[GIVEN DATA]
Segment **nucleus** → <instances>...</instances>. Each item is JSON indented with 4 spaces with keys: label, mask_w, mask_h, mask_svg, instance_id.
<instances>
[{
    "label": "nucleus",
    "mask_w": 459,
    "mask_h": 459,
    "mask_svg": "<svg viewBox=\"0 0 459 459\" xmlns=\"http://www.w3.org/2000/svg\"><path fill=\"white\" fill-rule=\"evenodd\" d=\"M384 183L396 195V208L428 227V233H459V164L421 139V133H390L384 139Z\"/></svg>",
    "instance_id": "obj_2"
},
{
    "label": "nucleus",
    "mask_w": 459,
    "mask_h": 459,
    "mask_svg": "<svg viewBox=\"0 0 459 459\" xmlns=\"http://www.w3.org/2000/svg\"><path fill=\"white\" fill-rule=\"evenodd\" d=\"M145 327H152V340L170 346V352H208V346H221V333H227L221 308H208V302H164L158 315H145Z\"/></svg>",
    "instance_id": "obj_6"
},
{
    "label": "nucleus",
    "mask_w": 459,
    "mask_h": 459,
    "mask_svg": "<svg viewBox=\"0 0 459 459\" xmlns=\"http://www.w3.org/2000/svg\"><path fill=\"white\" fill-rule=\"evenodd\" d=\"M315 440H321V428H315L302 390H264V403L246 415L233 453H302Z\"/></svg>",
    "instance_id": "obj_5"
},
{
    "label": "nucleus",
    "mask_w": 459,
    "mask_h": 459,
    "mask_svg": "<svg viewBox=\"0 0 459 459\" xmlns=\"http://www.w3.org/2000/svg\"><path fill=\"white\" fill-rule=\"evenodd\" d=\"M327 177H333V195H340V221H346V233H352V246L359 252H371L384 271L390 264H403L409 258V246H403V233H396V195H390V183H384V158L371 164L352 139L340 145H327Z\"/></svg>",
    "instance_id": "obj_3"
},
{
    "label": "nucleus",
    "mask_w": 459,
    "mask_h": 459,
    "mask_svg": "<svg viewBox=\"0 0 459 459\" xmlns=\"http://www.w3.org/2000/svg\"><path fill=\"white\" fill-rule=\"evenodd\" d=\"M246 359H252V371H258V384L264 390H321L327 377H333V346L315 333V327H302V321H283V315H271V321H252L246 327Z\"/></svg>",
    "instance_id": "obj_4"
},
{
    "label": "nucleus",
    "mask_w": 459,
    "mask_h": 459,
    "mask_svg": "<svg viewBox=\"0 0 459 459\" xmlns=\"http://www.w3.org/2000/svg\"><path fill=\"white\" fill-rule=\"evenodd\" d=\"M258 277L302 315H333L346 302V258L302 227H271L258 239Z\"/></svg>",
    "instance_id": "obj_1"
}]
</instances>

[AIM OF THE EXERCISE] Extract every line of the data above that contains the string "path", and reproduce each such line in full.

[FULL OUTPUT]
    "mask_svg": "<svg viewBox=\"0 0 459 459\" xmlns=\"http://www.w3.org/2000/svg\"><path fill=\"white\" fill-rule=\"evenodd\" d=\"M384 183L396 195V208L428 227V233H459V164L421 139V133H390L384 139Z\"/></svg>",
    "mask_svg": "<svg viewBox=\"0 0 459 459\" xmlns=\"http://www.w3.org/2000/svg\"><path fill=\"white\" fill-rule=\"evenodd\" d=\"M145 327H152V340L170 346V352H208V346H221V333H227L221 308H208V302H164L158 315H145Z\"/></svg>",
    "mask_svg": "<svg viewBox=\"0 0 459 459\" xmlns=\"http://www.w3.org/2000/svg\"><path fill=\"white\" fill-rule=\"evenodd\" d=\"M315 440H321V428H315L302 390H264V403L246 415L233 453H302Z\"/></svg>",
    "mask_svg": "<svg viewBox=\"0 0 459 459\" xmlns=\"http://www.w3.org/2000/svg\"><path fill=\"white\" fill-rule=\"evenodd\" d=\"M327 177H333V195H340V221H346V233H352V246L359 252H371L384 271L390 264H403L409 258V246H403V233H396V195H390V183H384V158L371 164L352 139L340 145H327Z\"/></svg>",
    "mask_svg": "<svg viewBox=\"0 0 459 459\" xmlns=\"http://www.w3.org/2000/svg\"><path fill=\"white\" fill-rule=\"evenodd\" d=\"M246 359H252V371H258V384L264 390H321L327 377H333V346L315 333V327H302V321H283V315H271V321H252L246 327Z\"/></svg>",
    "mask_svg": "<svg viewBox=\"0 0 459 459\" xmlns=\"http://www.w3.org/2000/svg\"><path fill=\"white\" fill-rule=\"evenodd\" d=\"M258 277L302 315H333L346 302V258L302 227H271L258 239Z\"/></svg>",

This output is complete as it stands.